- 課題の条件 -
本文によると、「ビマスチ」の軍楽隊や士官学校生が横須賀市内の公園でパレードを行った際、230人の市職員が観客として動員されたのはなぜか。本文が示す理由を一文で説明しなさい。

2024年10月13日
横須賀で米海軍の空母ジョージ・ワシントンの配備に抗議する集会
10月4日に神奈川県横須賀市で「米空母母港化抗議!原子力空母ジョージ・ワシントンの配備撤回を求める全国集会」が行われ、800人が参加しました。
さて、横須賀での集会に行くとなると、集会前に軍港めぐりの船に乗船して横須賀基地の現況を点検したくなるところですよね。ということで、初秋のさわやかな日差しと心地よい海風に吹かれて出航することになりました。

普段はグレーに塗られた護衛艦、自衛艦が目立つ自衛隊基地に何やら帆船が停泊していました。
これはインドネシア海軍の練習帆船「ビマスチ」です。士官学校生を乗せて練習航海に来ていました。「ビマスチ」の来日は3度めですが、横須賀への寄港は初めてとのこと。
10月2日に「ビマスチ」の軍楽隊や士官学校生が横須賀市内の公園でパレードを行った際、平日の午前中は人が少ないからということで230人の市職員が観客動員されたことが市議会で問題になっていました。ビジネスチャットでパレードへの観客動員を呼びかけた副市長を、市長が厳重注意したとのことですが、人員削減合理化でどの職場でも仕事がクソ忙しいなかで市民不在のパレードに動員された職員への謝罪はあったのでしょうか。そもそも、市職員の軍隊に関連する行事への動員を不問に付すわけにはいきません。
さて、なんとなく平和でのんびりしたイメージがある帆船ですが、「ビマスチ」は10月5日に出港後、神奈川県沖で海自の護衛艦「むらさめ」とともに「自由で開かれた太平洋の実現」という名目で、戦術運動やPHOTOEX(写真撮影用に隊列を組む訓練)を実施したとのことです。「自由で開かれた」とは、日米の艦船が中国を威嚇するために台湾海峡や南中国海を自由に通行する状況を指します。帆船であっても現役の戦闘艦であることに変わりはありません。下は海上自衛隊のXに投稿されていた写真です。

ちなみに、象徴的な存在として帆船を保有・運用している海軍は少なくないようです。米海軍も1797年に進水したフリゲート「コンスティテューション」を保有しています。この夏にはメキシコ海軍の「クアウテモック」、イタリア海軍の「アメリゴ・ベスプッチ」も横須賀に来ていました。ただし、各国海軍の帆船の来日は多国間での軍事力の共同行動の活発化の象徴的な事例であり、私たちが「平和」と呼ぶものではありません。

「ビマスチ」を過ぎると、右側にちょうど海自の潜水艦が帰投するところでした。


潜水艦隊司令部前で乗員が接舷・上陸の準備をしていました。



空母に随伴する米海軍のイージス艦隊です。
一番上の写真の手前にいるのは「タイコンデロガ級ミサイル巡洋艦 62 ロバート・スモールズ」
その下の写真は「アーレイ・バーク級ミサイル駆逐艦 113 ジョン・フィン」
一番下の写真は左からいずれ「アーレイ・バーク級」で「85 マッキャンベル」「65 ベンフォード」「114 ラルフ・ジョンソン」です。

- データ一覧 -

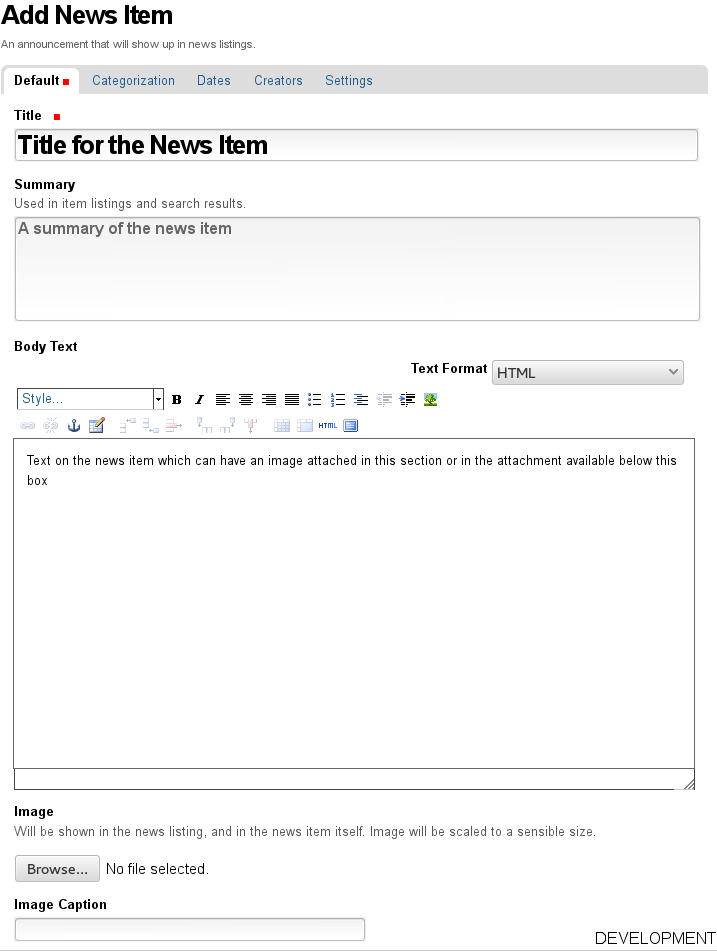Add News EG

...

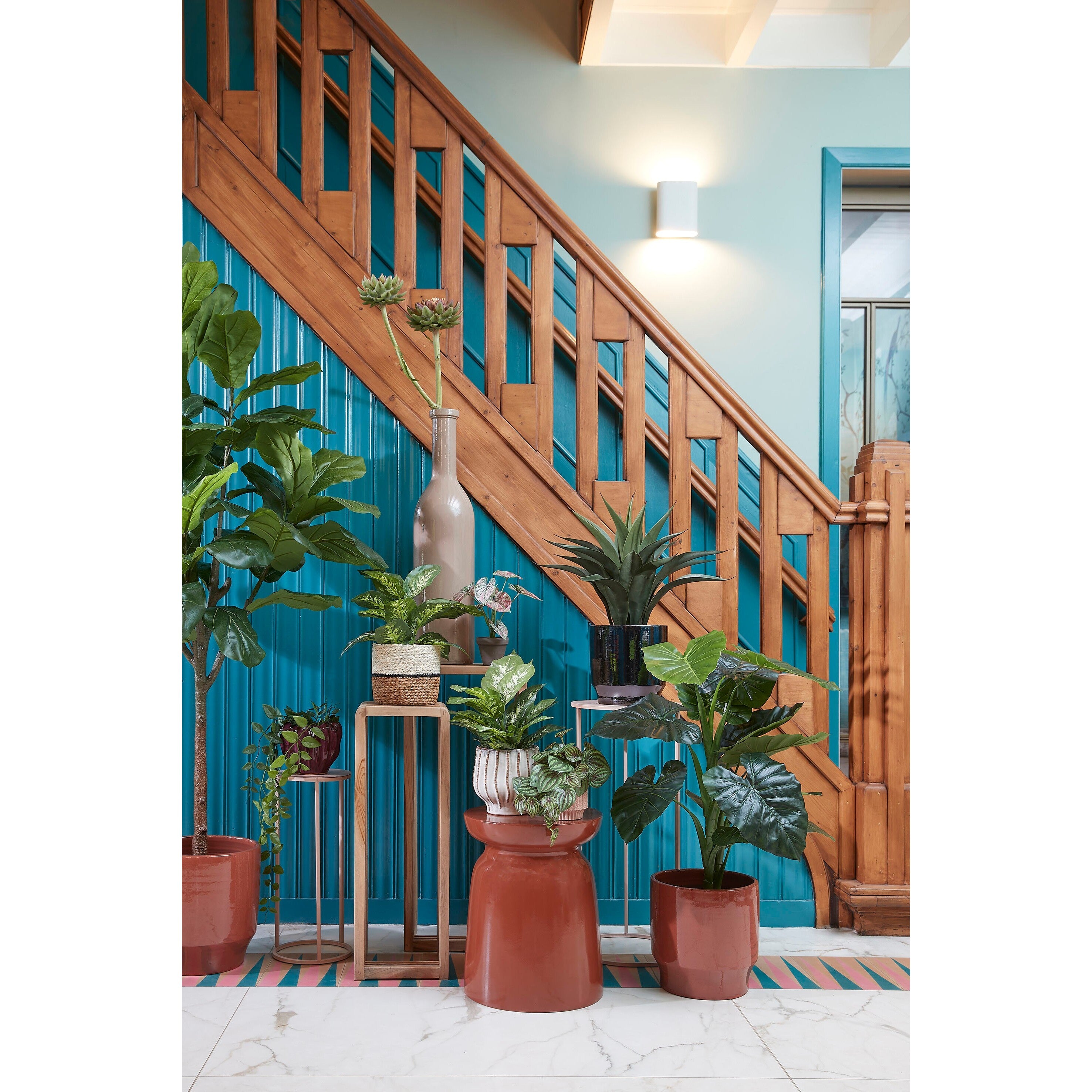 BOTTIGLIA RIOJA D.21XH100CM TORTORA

==

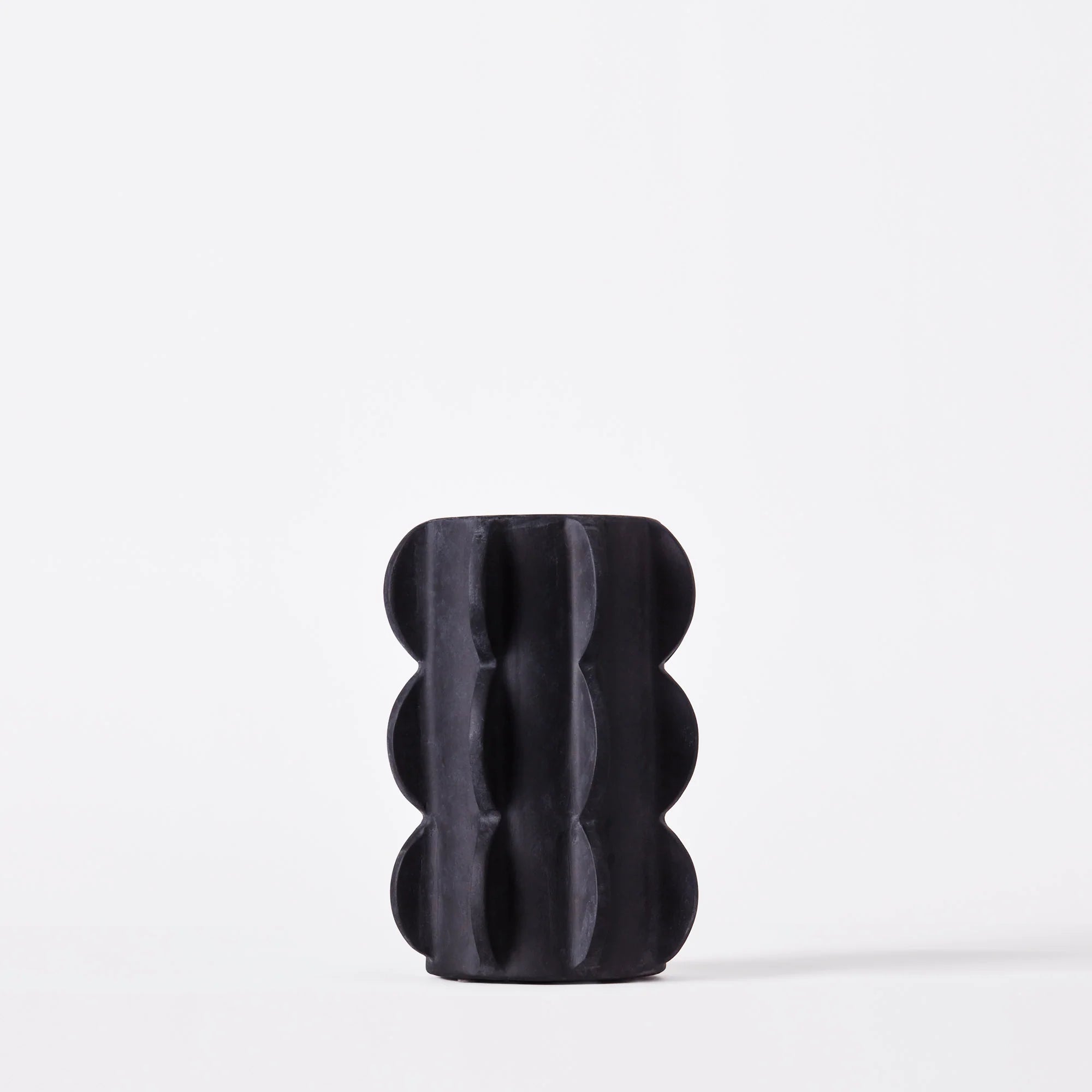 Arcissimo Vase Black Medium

- 問題の解答 -
パレードが行われた平日の午前中は人が少ないという理由で、市職員が観客として動員された。